* Begin Exercise inputs *
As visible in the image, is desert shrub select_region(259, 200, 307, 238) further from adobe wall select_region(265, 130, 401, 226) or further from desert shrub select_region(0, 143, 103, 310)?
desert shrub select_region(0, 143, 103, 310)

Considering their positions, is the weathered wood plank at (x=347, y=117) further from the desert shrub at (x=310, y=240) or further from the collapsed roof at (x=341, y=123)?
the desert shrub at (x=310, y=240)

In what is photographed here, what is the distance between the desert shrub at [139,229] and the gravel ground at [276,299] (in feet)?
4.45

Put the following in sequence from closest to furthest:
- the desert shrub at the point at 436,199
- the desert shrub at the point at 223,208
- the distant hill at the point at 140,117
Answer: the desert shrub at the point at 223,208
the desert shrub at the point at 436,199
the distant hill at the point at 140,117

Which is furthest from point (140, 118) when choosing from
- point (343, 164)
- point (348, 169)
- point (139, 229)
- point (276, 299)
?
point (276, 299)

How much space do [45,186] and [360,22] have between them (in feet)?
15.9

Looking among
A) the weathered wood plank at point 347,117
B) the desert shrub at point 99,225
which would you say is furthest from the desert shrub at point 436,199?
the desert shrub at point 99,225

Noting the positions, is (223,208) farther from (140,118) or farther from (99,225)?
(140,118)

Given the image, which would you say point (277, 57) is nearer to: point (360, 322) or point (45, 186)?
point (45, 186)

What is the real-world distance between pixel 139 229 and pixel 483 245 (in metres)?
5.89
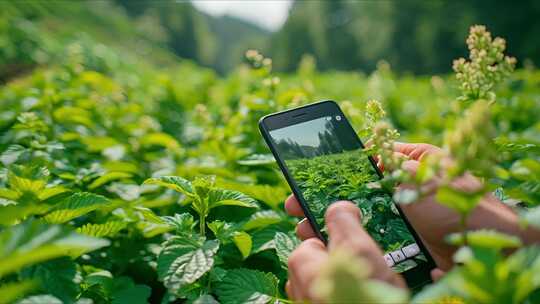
* End Exercise inputs *
- **Written instruction**: Revise all the items above by changing "weathered wood plank" to "broken wooden beam" and keeping everything else the same. Leave the pictures out of your answer.

- **Answer for this exercise**:
As visible in the image, is desert shrub select_region(259, 200, 307, 238) further from adobe wall select_region(265, 130, 401, 226) or further from desert shrub select_region(0, 143, 103, 310)?
desert shrub select_region(0, 143, 103, 310)

Considering their positions, is the broken wooden beam at (x=347, y=117) further from the desert shrub at (x=310, y=240) or further from the collapsed roof at (x=341, y=123)?
the desert shrub at (x=310, y=240)

In what is photographed here, what is the distance between the desert shrub at [139,229] and the gravel ground at [276,299] (in feet)?
4.45

Put the following in sequence from closest to furthest:
- the desert shrub at the point at 436,199
- the desert shrub at the point at 223,208
- the distant hill at the point at 140,117
Answer: the desert shrub at the point at 223,208
the desert shrub at the point at 436,199
the distant hill at the point at 140,117

Which is furthest from point (140, 118) when choosing from
- point (343, 164)
- point (348, 169)
- point (139, 229)
- point (276, 299)
?
point (276, 299)

How much space do [45,186] and [360,22] have between them (in feet)?
15.9

Looking among
A) the broken wooden beam at point 347,117
B) the desert shrub at point 99,225
which would you say is furthest from the desert shrub at point 436,199?
the desert shrub at point 99,225

Noting the positions, is (223,208) farther from (140,118) or farther from (99,225)?
(140,118)

Given the image, which would you say point (277, 57) is nearer to: point (360, 322) or point (45, 186)?
point (45, 186)

What is the real-world distance between pixel 139 229 and pixel 483 245 (in metres)?
5.89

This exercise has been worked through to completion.